**DO THIS**
In the Intel-xe thread on separating GT and tile, what does "GT" officially stand for?

**PROVIDED TEXT**
........
[Intel-xe] [PATCH 00/26] Separate GT and tile

Mon May 15 18:11:05 UTC 2023

On Mon, May 15, 2023 at 03:08:24PM +0200, Thomas Hellström wrote:
> Hi, Matt,
> 
> On Wed, 2023-05-10 at 20:46 -0700, Matt Roper wrote:
> > A 'tile' is not the same thing as a 'GT.'  For historical reasons,
> > i915
> > attempted to use a single 'struct intel_gt' to represent both
> > concepts,
> > although this design hasn't worked out terribly well.  For Xe we have
> > the opportunity to design the driver in a way that more accurately
> > reflects the real hardware behavior.
> > 
> > Different vendors use the term "tile" a bit differently, but in the
> > Intel world, a 'tile' is pretty close to what most people would think
> > of
> > as being a complete GPU.  When multiple GPUs are placed behind a
> > single
> > PCI device, that's what we refer to as a "multi-tile device."  In
> > such
> > cases, pretty much all hardware is replicated per-tile, although
> > certain
> > responsibilities like PCI communication, reporting of interrupts to
> > the
> > OS, etc. are handled solely by the "root tile."  A multi-tile
> > platform
> > takes care of tying the tiles together in a way such that interrupt
> > notifications from remote tiles are forwarded to the root tile, the
> > per-tile vram is combined into a single address space, etc.
> > 
> > In contrast, a "GT" (which officially stands for "Graphics
> > Technology")
> > is the subset of a GPU/tile that is responsible for implementing
> > graphics and/or media operations.  The GT is where a lot of the
> > driver
> > implementation happens since it's where the hardware engines, the
> > execution units, and the GuC all reside.
> > 
> > Historically most Intel devices were single-tile devices that
> > contained
> > a single GT.  PVC is currently the only released Intel platform built
> > on
> > a multi-tile design (i.e., multiple GPUs behind a single PCI device);
> > each PVC tile only has a single GT.  In contrast, platforms like MTL
> > that have separate chips for render and media IP are still only a
> > single
> > logical GPU, but the graphics and media IP blocks are exposed each
> > exposed as a separate GT within that single GPU.  This is important
> > from
> > a software perspective because multi-GT platforms like MTL only
> > replicate a subset of the GPU hardware and behave differently than
> > multi-tile platforms like PVC where nearly everything is replicated.
> > 
> > This series separates tiles from GTs in a manner that more closely
> > matches the hardware behavior.  We now consider a PCI device
> > (xe_device)
> > to contain one or more tiles (struct xe_tile).  Each tile will
> > contain
> > one or two GTs (struct xe_gt).  Although we don't have any platforms
> > yet
> > that are multi-tile *and* contain more than one GT per tile, that may
> > change in the future.  This driver redesign splits functionality as
> > follows:
> > 
> > Per-tile functionality (shared by all GTs within the tile):
> >  - Complete 4MB MMIO space (containing SGunit/SoC registers, GT
> >    registers, display registers, etc.)
........
Rows of spatial question data:
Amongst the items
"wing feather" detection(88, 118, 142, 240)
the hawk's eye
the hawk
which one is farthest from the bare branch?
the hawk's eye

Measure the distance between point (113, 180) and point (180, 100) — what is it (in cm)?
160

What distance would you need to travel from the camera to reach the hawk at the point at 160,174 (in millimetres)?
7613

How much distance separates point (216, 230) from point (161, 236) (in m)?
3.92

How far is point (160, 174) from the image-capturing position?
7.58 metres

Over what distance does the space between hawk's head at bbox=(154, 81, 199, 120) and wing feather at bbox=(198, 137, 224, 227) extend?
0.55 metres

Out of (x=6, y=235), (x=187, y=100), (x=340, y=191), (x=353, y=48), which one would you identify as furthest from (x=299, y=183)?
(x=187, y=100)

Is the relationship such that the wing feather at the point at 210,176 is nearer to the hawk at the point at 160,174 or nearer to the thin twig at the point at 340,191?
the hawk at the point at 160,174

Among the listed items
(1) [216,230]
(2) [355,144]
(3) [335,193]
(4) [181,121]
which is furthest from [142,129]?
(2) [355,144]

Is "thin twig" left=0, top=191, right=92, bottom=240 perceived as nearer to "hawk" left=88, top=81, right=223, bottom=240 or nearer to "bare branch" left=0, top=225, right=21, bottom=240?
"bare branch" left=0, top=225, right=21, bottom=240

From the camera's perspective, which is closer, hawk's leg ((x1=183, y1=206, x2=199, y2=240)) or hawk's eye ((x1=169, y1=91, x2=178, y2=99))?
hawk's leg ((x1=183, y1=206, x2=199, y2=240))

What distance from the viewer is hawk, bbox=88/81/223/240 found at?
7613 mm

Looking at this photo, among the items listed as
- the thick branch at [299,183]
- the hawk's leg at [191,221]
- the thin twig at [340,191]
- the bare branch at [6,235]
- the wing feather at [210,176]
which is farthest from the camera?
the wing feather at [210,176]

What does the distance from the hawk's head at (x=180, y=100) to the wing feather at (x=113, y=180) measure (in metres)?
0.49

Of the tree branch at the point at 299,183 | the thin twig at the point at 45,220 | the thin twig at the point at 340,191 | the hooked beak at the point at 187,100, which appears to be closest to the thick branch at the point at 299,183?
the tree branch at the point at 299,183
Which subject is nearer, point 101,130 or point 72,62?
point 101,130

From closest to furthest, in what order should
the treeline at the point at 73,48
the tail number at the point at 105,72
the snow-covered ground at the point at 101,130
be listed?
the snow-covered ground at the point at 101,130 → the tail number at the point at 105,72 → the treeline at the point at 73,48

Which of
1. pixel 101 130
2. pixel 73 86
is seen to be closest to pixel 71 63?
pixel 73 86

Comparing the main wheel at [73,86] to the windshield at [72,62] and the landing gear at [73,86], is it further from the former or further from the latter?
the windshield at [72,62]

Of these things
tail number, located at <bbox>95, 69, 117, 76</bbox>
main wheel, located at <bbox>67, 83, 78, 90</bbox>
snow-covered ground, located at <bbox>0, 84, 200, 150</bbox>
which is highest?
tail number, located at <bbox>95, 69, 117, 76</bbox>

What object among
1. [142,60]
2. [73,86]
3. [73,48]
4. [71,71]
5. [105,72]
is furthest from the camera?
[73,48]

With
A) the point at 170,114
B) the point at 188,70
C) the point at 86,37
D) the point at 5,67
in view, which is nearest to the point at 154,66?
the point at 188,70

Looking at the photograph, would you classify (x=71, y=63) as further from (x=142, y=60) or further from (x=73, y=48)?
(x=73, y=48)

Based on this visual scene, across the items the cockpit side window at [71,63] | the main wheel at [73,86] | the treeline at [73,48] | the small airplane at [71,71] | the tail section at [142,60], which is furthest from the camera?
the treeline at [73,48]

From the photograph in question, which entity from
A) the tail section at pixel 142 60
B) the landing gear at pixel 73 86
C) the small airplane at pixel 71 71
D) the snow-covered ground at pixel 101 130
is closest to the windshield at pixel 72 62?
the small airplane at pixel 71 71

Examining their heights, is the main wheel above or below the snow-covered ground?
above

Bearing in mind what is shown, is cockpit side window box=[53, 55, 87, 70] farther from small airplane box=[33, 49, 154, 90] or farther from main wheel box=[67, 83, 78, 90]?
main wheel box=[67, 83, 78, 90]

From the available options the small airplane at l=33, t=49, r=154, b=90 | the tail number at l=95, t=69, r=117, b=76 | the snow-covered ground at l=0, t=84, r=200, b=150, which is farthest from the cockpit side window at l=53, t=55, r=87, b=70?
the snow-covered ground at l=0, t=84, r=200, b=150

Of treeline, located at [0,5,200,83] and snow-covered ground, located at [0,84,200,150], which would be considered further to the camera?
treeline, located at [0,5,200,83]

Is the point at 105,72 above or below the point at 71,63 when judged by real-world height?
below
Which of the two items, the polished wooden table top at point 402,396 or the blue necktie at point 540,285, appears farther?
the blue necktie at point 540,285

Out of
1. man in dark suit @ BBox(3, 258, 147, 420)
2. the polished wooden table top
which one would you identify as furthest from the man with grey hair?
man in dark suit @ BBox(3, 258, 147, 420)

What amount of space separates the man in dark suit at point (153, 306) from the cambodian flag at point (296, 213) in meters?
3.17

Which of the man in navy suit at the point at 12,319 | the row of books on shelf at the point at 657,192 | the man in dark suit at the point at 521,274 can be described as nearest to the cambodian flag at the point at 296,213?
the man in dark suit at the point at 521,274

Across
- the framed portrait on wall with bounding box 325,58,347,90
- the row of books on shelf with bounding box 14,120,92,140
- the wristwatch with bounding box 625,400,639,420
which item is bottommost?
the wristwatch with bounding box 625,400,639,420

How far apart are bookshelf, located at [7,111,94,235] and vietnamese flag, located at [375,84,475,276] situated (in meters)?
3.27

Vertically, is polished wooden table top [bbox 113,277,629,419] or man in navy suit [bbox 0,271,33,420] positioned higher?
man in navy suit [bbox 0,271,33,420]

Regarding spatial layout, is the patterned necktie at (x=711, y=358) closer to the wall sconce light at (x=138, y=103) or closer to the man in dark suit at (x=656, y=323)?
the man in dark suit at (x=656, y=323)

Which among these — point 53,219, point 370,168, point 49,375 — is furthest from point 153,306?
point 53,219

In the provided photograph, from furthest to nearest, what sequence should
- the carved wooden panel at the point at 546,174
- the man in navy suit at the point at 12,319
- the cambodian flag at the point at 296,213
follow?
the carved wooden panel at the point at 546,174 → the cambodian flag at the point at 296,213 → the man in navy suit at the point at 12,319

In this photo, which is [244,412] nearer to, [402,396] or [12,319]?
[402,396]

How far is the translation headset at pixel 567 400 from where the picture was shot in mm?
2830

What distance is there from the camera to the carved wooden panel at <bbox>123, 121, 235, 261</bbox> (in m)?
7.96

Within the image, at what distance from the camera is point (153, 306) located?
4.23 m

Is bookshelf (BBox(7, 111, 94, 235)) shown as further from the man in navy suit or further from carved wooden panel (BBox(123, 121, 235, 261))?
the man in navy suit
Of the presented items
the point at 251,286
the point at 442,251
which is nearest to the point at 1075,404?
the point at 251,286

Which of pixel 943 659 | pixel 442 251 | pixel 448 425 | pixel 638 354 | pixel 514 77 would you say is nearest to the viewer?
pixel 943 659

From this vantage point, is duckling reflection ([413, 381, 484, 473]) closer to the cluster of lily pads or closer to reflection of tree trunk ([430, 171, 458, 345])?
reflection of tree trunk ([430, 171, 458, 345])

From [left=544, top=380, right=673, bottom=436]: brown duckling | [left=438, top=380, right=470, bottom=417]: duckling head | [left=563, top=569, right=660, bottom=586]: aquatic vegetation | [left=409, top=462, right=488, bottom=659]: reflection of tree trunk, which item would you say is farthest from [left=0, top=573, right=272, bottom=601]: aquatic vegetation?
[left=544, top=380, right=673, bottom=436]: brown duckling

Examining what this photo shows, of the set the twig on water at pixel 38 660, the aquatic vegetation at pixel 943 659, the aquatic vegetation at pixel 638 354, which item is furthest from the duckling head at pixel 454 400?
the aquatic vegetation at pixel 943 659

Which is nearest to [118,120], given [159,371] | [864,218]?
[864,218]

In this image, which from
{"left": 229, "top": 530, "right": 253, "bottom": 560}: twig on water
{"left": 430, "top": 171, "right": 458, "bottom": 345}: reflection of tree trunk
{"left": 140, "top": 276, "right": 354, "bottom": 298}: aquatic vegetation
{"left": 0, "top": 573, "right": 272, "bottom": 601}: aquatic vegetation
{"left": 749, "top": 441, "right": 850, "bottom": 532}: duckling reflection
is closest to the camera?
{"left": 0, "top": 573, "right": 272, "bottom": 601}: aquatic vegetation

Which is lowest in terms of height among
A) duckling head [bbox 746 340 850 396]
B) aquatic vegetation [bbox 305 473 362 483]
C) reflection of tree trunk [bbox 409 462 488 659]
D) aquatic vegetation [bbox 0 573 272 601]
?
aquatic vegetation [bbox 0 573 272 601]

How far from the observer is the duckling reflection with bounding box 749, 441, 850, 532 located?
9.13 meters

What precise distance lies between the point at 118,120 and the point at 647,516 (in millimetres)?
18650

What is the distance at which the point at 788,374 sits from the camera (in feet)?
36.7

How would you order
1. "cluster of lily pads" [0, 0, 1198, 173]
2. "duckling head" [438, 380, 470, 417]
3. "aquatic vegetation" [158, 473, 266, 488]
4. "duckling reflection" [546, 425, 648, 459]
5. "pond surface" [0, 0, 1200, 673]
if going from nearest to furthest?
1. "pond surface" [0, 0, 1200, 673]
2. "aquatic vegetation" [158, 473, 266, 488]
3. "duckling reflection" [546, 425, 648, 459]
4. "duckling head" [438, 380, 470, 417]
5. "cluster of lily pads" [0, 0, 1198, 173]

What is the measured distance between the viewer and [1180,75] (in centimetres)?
........
**ANSWER TO THIS TASK**
Graphics Technology